> Given exercise
Below is a block of records; repeat all of them exactly.

> Data entries

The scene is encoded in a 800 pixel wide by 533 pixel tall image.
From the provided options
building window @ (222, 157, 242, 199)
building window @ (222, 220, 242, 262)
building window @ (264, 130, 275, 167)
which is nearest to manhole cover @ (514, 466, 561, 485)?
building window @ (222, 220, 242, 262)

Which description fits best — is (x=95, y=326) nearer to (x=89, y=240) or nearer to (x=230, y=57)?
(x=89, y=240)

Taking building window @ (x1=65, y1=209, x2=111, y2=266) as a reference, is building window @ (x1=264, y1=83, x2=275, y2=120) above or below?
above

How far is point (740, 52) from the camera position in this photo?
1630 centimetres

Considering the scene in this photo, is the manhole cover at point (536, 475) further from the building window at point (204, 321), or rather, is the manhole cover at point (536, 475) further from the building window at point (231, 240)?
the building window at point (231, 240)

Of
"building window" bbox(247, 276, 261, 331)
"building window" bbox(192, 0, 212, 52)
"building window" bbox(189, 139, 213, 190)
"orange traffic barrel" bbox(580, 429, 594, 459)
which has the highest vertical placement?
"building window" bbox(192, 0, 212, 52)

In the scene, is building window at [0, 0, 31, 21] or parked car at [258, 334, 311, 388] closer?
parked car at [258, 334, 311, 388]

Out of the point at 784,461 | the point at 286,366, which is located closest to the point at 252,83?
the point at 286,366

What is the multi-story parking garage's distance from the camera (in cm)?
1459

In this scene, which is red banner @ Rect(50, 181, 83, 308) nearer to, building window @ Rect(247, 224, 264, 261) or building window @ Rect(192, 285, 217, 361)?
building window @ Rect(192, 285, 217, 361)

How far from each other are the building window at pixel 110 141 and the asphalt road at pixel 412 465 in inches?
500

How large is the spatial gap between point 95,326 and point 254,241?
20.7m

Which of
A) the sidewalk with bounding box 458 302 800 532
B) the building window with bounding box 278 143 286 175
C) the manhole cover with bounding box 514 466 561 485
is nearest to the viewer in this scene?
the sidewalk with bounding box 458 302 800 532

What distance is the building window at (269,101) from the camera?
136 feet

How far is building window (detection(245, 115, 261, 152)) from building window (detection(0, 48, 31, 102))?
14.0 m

> Exercise output
The scene is encoded in a 800 pixel wide by 533 pixel tall image.
From the provided options
building window @ (222, 157, 242, 199)
building window @ (222, 220, 242, 262)
building window @ (264, 130, 275, 167)
which is nearest to manhole cover @ (514, 466, 561, 485)?
building window @ (222, 220, 242, 262)

Which description fits best — is (x=95, y=326) nearer to (x=89, y=240) or nearer to (x=230, y=57)?
(x=89, y=240)

Taking building window @ (x1=65, y1=209, x2=111, y2=266) as a reference, is building window @ (x1=264, y1=83, x2=275, y2=120) above or below?
above

How far is point (740, 52) from the camera position in this photo?
1630 centimetres

Considering the scene in this photo, is the manhole cover at point (536, 475) further from the building window at point (204, 321), or rather, is the manhole cover at point (536, 475) further from the building window at point (231, 240)?
the building window at point (231, 240)

Of
"building window" bbox(247, 276, 261, 331)
"building window" bbox(192, 0, 212, 52)
"building window" bbox(189, 139, 213, 190)
"orange traffic barrel" bbox(580, 429, 594, 459)
which has the highest vertical placement?
"building window" bbox(192, 0, 212, 52)

In the scene, is building window at [0, 0, 31, 21] or parked car at [258, 334, 311, 388] closer?
parked car at [258, 334, 311, 388]

Out of the point at 784,461 | the point at 286,366, which is located closest to the point at 252,83?
the point at 286,366

What is the multi-story parking garage's distance from the camera (in cm)?
1459

In this scene, which is red banner @ Rect(50, 181, 83, 308) nearer to, building window @ Rect(247, 224, 264, 261) or building window @ Rect(192, 285, 217, 361)?
building window @ Rect(192, 285, 217, 361)

How far from each other are the building window at pixel 110 141 and the asphalt road at pixel 412 465 in inches?
500

How large is the spatial gap between point 95,326 and point 254,241?
20.7m

Which of
A) the sidewalk with bounding box 458 302 800 532
B) the building window with bounding box 278 143 286 175
C) the manhole cover with bounding box 514 466 561 485
is nearest to the viewer in this scene?
the sidewalk with bounding box 458 302 800 532

What distance is the building window at (269,101) from the camera?
136 feet

How far is building window (detection(245, 115, 261, 152)) from building window (detection(0, 48, 31, 102))?
14.0 m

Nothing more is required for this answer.